Hecker seeks to get around the long-standing rule that he who seeks to set aside a judgment based on a cognovit promissory note must tender an answer setting forth matter which, if established, would constitute a full and complete defense by arguing that Vail, through an alleged election of remedies, was somehow precluded from proceeding under the cognovit provisions in the two notes. This argument is based upon the fact that sometime during the day of October 21, 1964 Hecker was served with process issuing in the instant action.
In this connection, the record indicates that for several weeks prior to October 21, 1964 counsel for Vail had been attempting to obtain personal service upon Hecker, but without avail. This was so notwithstanding the cognovit features of the promissory notes. Being unable to obtain personal service upon Hecker, on October 21, 1964 Vail determined that it was in her best interest to proceed under the cognovit provisions of the notes, which she did. There is nothing in the record which would indicate that as of the moment judgment was being entered, either Vail or her attorney had knowledge that one of the several process servers being used by them had effected any service upon Hecker. Indeed, from the record it is uncertain that there actually was any service upon Hecker prior to the entry of judgment. All that this record indicates is that sometime on October 21, 1964 Hecker was served with process; but whether it was before, or after, the time when the judgment entered remains unknown.
Based on this sequence of events, Hecker argues here, as he did in the trial court, that because of some fancied election of remedies Vail was somehow precluded from procuring judgment under the cognovit feature of the notes and that accordingly his motion to vacate should have been granted, regardless of whether he had a meritorious defense. With this general line of reasoning we do not agree.
Of course, the holder of a cognovit promissory note may attempt to obtain personal service on the maker of the note. But our attention has not been directed to any authority holding that such precludes the holder of such a note from proceeding to obtain the entry of judgment under the cognovit provision of the note. For all we know, judgment in the instant case was obtained before the service of process upon Hecker. The return of service of process does not contain any reference as to the time of day, or night, that service was obtained. And in this regard, presumably Hecker himself could have advised the trial court, by affidavit, or otherwise, as to the time when he was served. In any event, there is nothing in the record before us to indicate that service was effected on Hecker before the entry of judgment against him. Under such circumstance we need not here decide what would be the effect if any, had service actually been effected upon Hecker prior to the time judgment entered.

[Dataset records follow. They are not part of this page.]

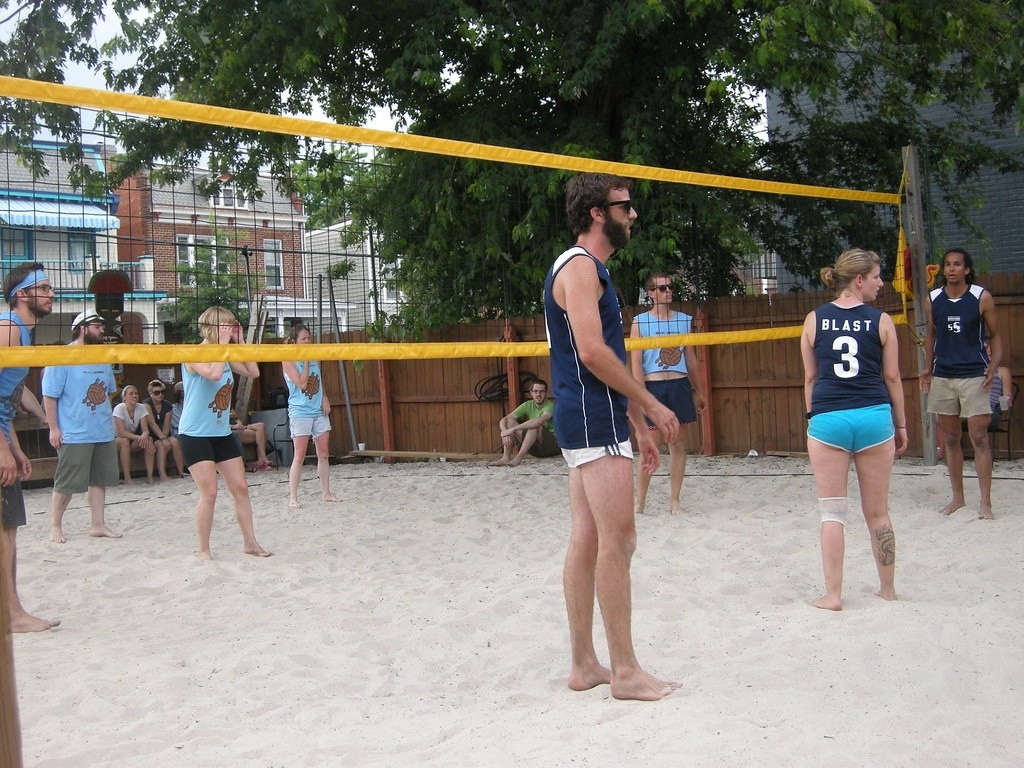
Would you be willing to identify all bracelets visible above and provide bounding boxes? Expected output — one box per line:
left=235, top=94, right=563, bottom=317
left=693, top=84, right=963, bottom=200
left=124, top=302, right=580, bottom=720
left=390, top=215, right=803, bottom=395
left=895, top=425, right=907, bottom=428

Actually, as we view it, the fact that Hecker was served sometime during the twenty-four hour period beginning at 12:00 o'clock a.m. on October 21, 1964 and ending 12:00 o'clock p.m. on that same day is, under the circumstances, something of a red herring. The central issue is whether Hecker has a meritorious defense to Vail's claim. If he has, and if he had pled it in a tendered answer, the judgment should and no doubt would have been set aside and Hecker would then have been given his day in court. On the contrary, if Hecker in fact has no meritorious defense, Hecker should not be allowed to delay simply for the sake of delay.
It should be noted that counsel for Hecker in this court did not prepare the motion to vacate with the trial court.
The judgment is affirmed.
MR. CHIEF JUSTICE MOORE, MR. JUSTICE SUTTON and MR. JUSTICE PRINGLE concur.